The “If you build it, they will come” mentality simply does not work. Yes, retailers must build/offer a robust digital experience the drives sales and affinity, however it does them no good if they are not actively driving traffic to their e-commerce property with a clear call to action matched with a compelling offer. Further, this message cannot be monthly or even weekly, but needs to be three to five times a week in the form of mobile alerts, email drip campaigns, off-property promotion and relevant offers on property. Every retailer has a great story to be told and should do exactly that — tell their story. 

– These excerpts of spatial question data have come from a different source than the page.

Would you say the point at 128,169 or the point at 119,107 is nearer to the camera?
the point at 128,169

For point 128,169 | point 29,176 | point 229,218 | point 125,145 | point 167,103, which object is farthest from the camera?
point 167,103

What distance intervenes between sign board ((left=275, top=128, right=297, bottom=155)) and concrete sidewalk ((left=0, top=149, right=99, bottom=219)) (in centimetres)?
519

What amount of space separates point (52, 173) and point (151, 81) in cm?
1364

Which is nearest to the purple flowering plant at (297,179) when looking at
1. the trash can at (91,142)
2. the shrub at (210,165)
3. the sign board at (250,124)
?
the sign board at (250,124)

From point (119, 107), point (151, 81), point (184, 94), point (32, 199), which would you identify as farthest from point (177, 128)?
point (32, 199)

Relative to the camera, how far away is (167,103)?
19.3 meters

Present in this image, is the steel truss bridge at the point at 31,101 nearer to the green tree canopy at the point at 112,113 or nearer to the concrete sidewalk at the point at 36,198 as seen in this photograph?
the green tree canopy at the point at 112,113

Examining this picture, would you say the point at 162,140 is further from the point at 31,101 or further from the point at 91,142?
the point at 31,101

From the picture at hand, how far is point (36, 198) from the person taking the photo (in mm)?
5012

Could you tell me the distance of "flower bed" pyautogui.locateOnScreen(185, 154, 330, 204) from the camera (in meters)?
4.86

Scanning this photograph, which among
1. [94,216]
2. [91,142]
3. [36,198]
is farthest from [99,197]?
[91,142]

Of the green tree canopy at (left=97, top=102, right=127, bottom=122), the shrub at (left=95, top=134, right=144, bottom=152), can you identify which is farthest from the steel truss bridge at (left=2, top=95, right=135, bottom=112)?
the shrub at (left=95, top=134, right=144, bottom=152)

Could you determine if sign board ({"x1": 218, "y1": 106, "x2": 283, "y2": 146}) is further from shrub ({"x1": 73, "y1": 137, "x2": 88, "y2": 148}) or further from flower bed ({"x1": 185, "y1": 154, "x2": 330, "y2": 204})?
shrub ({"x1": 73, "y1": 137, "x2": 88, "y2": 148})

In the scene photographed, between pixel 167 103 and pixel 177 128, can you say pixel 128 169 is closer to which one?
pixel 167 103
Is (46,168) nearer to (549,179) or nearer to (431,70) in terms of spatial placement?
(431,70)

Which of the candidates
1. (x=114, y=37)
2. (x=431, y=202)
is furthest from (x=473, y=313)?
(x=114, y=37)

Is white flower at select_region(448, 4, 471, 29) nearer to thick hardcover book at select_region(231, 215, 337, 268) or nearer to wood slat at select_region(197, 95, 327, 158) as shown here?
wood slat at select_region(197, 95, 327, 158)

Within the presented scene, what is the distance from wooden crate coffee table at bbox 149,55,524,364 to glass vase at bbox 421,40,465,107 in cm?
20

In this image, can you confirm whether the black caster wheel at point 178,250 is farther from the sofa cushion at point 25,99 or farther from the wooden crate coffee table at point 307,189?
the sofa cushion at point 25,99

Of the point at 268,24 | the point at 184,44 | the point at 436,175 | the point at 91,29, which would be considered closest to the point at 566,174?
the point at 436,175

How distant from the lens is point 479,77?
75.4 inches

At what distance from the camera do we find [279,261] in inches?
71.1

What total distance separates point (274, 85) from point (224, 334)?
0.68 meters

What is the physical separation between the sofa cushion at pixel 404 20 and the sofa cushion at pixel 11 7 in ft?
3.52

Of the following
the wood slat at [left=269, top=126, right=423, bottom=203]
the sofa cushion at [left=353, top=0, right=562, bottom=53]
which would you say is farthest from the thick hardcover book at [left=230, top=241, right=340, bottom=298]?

Additionally, technology investments shouldn’t be focused only on driving new sales. Those sales will not return if there is not a memorable experience to accompany it. The best technology solutions provide staff with the tools for better customer care, while reducing the possibility of errors and the time required to deliver that successful customer experience. All of these factors play into that memorable customer experience and thus help ensure that the shopper returns to purchase with you again. Maybe they even spread the word to their friends and family. 

Beyond the addition of key initiatives, retailers must remain cautious about chasing every shiny object that Walmart, Kroger and Amazon are testing. Larger retailers have significantly more capital to burn on a 12-month test than most retailers can spend in total. Avoiding certain pitfalls is just as important as executing on the proper tactic. A perfect example of this is Scan and Go — a technology derived as an extension of Self Check Out and the notion of saving labor, while adding convenience. Since its inception there have been mixed reviews, but what has not been clear is the return on investment or lack thereof. For some retailers, and perhaps only at specific store locations, this may make sense today. It is, however, a negative ROI for most retailers and harms the customer experience at checkout. That customer experience is what the brand of many independent retailers is built upon and not something to simply cast aside.

The online grocery marketplace is more crowded than ever, forcing grocers to innovate their business model to expertly serve the digital consumer. Those that can reimagine fulfillment and last-mile delivery options and adopt open infrastructures that support frictionless — and new — experiences are positioned to reshape the future of online grocery — and emerge as leaders in the category.

Patrick Hughes is chief executive officer of eGrowcery.